Booth and the Bad Angel

I Believe (Phonogram)


This eagerly awaited first single from the collaborative efforts of Tim Booth (James) and Angelo Badalamenti (Twin Peaks, Wild at Heart), with some help from Bernard Butler (ex-Suede, McAlmont & Butler), had the potential to be an earth-shattering meeting of the mind or a complete and total disaster of the ego, and it seems to have fallen somewhere in between.

The A-side, superficially, is nothing more than a semi-catchy pop song, geared for top 40 airplay with a monotonous, and even slightly annoying and overemphasized guitar line by Butler backed up by some of the most mundane lyrics ever penned by Booth, full of cheesy sentiment which he might as well have plagiarized from the inside of one of those inspirational cards one finds in a Hallmark store. As for Badalementi’s trademark chilling keyboard sounds...well, they are so low in the mix, they might as well be non-existant.

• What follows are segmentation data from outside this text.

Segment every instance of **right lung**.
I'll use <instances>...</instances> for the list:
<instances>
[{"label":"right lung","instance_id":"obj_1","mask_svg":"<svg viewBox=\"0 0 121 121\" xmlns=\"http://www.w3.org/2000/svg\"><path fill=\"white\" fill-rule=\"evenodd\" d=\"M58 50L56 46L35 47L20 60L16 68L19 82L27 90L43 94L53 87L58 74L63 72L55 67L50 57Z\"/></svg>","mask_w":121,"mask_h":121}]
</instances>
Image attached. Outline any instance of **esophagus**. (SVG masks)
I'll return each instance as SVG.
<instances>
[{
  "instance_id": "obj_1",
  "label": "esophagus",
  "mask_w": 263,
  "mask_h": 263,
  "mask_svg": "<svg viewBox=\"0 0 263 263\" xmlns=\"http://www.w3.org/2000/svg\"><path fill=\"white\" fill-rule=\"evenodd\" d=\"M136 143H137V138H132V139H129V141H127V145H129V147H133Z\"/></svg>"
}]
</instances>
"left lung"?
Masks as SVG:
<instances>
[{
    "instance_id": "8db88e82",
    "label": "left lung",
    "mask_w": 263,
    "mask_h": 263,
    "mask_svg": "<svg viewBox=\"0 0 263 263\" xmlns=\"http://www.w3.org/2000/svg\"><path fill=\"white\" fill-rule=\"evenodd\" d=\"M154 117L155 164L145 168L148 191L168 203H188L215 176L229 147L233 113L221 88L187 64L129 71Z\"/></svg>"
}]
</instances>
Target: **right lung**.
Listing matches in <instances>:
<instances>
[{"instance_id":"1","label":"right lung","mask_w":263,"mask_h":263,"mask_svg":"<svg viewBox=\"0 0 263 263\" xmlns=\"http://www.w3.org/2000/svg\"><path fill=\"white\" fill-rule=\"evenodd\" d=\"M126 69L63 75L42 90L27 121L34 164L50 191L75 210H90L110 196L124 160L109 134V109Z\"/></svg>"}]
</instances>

With both better and catchier songs on the album in the form of the upbeat "Old Ways" or the sensous "Dance of the Bad Angels," why choose the most average effort on the entire album as the lead single? The track only becomes listenable when one assumes that Booth’s mundane lyrics are not a failed attempt at writing a spiritual love song, but rather a plea from the singer to break free of the world of verbally erected perceptions into a world of dreams where established reality and actual reality merge to allow him to shed his preconceived notions and achieve a degree of mental freedom. It is far-fetched, however, as the singer appears to have spent his down-time from his full-time project with James not in creating new mind-blowing philosophical visions, but in jumping out of airplanes, dancing, eating dead animals, and acquiring a new "hip" wardrobe with which to blend into the rock star ranks. Luckily, the mediocrity of "I Believe" is saved in the end by a duo of b-sides full of Badalamenti’s eerie, ambient keyboards, and at least a trace of Booth’s soul-searching lyrical talent of old which seem almost at odds with the boisterous, rock-star anthem that they support.